## About
DeepNLP with PyTorch

1. Representing Linguistic units.

The task is to map each item in a text(Characters and words) into a vector that can be processed in PyTorch or equivalent deep learning frameworks.

In [17]:
# mandatory imports
import torch as T
import torch.nn as nn
import torch.optim as optim
from tqdm import tqdm
import matplotlib.pyplot as plt
from torchsummary import summary
import random
import pandas as pd
%matplotlib inline

In [18]:
num_chars = 26
dimension_char_vector = 3
#generating embeddings by mapping them to embedding vector

char_embeddings = nn.Embedding(num_chars,dimension_char_vector)
print(char_embeddings)

Embedding(26, 3)


In [19]:
#'cab'
char_sequence =  [2,0,1]
#converting to tensor
char_idxs = T.LongTensor([char_sequence])
char_vector = char_embeddings(char_idxs)
print(char_vector)

tensor([[[ 0.2744, -1.4286, -0.9463],
         [-0.7210,  1.1087, -1.3602],
         [-0.0595,  0.0340,  1.3645]]], grad_fn=<EmbeddingBackward0>)


2. Processing these via Recurrent Neural Networks (RNNs)

- These neural networks help in learning the context of a time series by temporarily remembering the past.

- Gated Reccurent Units(GRUs) and Long Short Term memory(LSTMs) are used to achieve this.

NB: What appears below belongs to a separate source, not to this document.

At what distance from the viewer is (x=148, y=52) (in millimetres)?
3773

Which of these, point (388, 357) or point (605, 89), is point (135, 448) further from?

- GRUs have one less GATE and faster training time. So, we will use it. 
- For each index in char vector i.e char, Let's have a unit and process further.

In [20]:
dimension_gru = 5
num_layers= 1
gru = nn.GRU(dimension_char_vector, dimension_gru, num_layers)

In [21]:
context_vectors, last_hidden_ids = gru(char_vector)

In [22]:
context_vectors


tensor([[[-0.2390, -0.0721,  0.1782, -0.4897,  0.0909],
         [ 0.3331,  0.0687,  0.1149, -0.0594,  0.4009],
         [-0.3206,  0.2261,  0.2416, -0.3540,  0.0245]]],
       grad_fn=<StackBackward0>)

In [23]:
#removing all dimensions just to preserve one element
context_vectors.squeeze()

tensor([[-0.2390, -0.0721,  0.1782, -0.4897,  0.0909],
        [ 0.3331,  0.0687,  0.1149, -0.0594,  0.4009],
        [-0.3206,  0.2261,  0.2416, -0.3540,  0.0245]],
       grad_fn=<SqueezeBackward0>)

We can learn the context on both sides, too. For that, We will need to use Bidirectional flag

In [24]:
bidirectional_gru = nn.GRU(dimension_char_vector, dimension_gru, num_layers,bidirectional=True)

In [25]:
bidirectional_context_vectors, last_hidden_ids = bidirectional_gru(char_vector)

In [26]:
bidirectional_context_vectors

tensor([[[-0.1700, -0.3908,  0.3062,  0.1363, -0.1156, -0.3271, -0.3678,
          -0.1393, -0.0938, -0.2658],
         [ 0.2168,  0.0903,  0.2295,  0.1065, -0.2877,  0.2146,  0.2384,
           0.2826,  0.0298, -0.1723],
         [-0.1992,  0.2225, -0.2047,  0.2786,  0.1238, -0.3141,  0.0886,
           0.3634,  0.2949, -0.2617]]], grad_fn=<CatBackward0>)

In [27]:
bidirectional_context_vectors.squeeze()

tensor([[-0.1700, -0.3908,  0.3062,  0.1363, -0.1156, -0.3271, -0.3678, -0.1393,
         -0.0938, -0.2658],
        [ 0.2168,  0.0903,  0.2295,  0.1065, -0.2877,  0.2146,  0.2384,  0.2826,
          0.0298, -0.1723],
        [-0.1992,  0.2225, -0.2047,  0.2786,  0.1238, -0.3141,  0.0886,  0.3634,
          0.2949, -0.2617]], grad_fn=<SqueezeBackward0>)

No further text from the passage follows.